=== Begin Enclosure ===

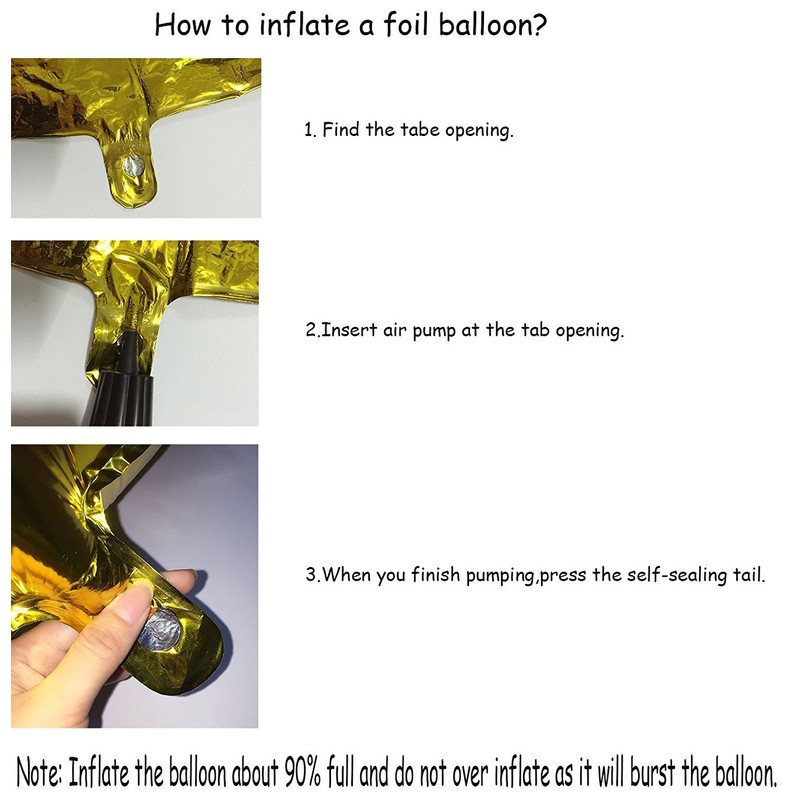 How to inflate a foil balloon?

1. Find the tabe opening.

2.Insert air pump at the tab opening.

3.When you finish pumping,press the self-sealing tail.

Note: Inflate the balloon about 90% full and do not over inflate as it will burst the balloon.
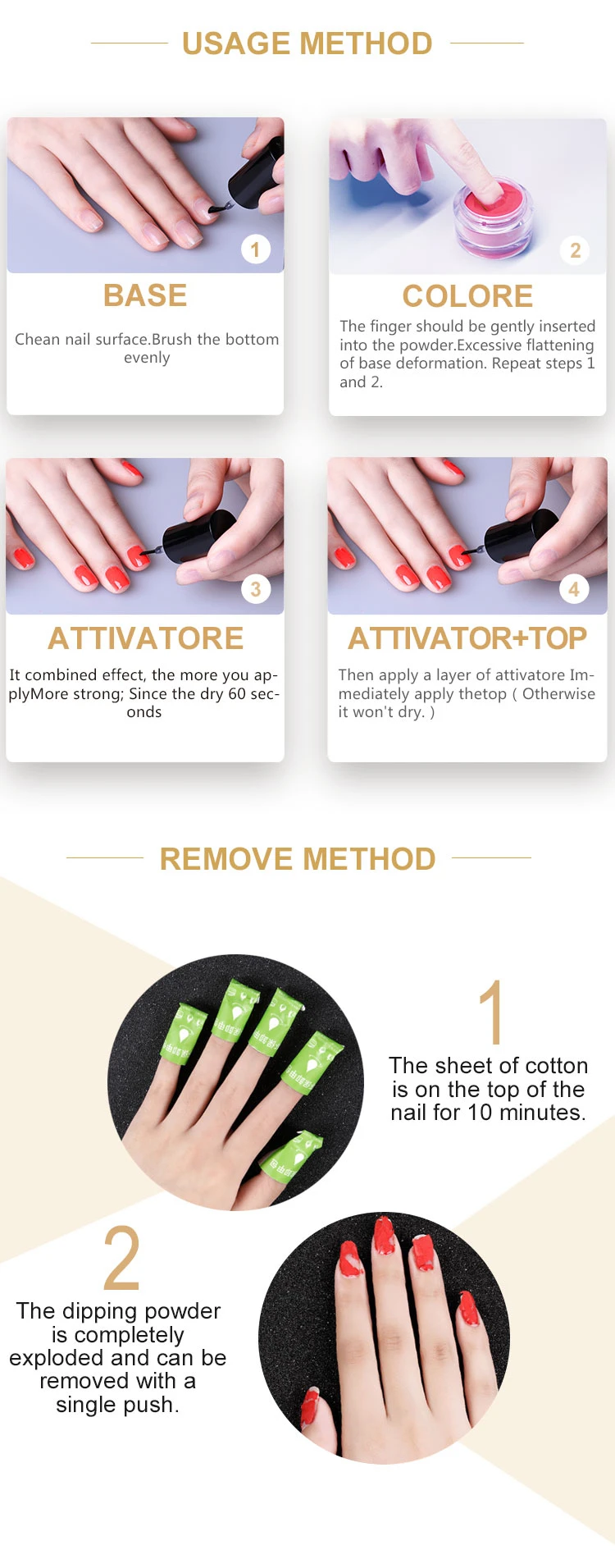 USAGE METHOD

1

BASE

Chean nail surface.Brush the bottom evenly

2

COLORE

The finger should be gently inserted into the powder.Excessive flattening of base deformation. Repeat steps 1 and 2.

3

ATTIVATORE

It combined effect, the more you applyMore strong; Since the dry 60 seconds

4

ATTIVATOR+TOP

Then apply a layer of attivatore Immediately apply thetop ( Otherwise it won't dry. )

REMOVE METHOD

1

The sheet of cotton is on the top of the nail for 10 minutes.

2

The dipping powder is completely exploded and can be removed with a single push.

=== End Enclosure ===

Exercise objective: Make an exact copy of the listing, with no images in it.

Final answer:
 How to inflate a foil balloon?

1. Find the tabe opening.

2.Insert air pump at the tab opening.

3.When you finish pumping,press the self-sealing tail.

Note: Inflate the balloon about 90% full and do not over inflate as it will burst the balloon.
 USAGE METHOD

1

BASE

Chean nail surface.Brush the bottom evenly

2

COLORE

The finger should be gently inserted into the powder.Excessive flattening of base deformation. Repeat steps 1 and 2.

3

ATTIVATORE

It combined effect, the more you applyMore strong; Since the dry 60 seconds

4

ATTIVATOR+TOP

Then apply a layer of attivatore Immediately apply thetop ( Otherwise it won't dry. )

REMOVE METHOD

1

The sheet of cotton is on the top of the nail for 10 minutes.

2

The dipping powder is completely exploded and can be removed with a single push.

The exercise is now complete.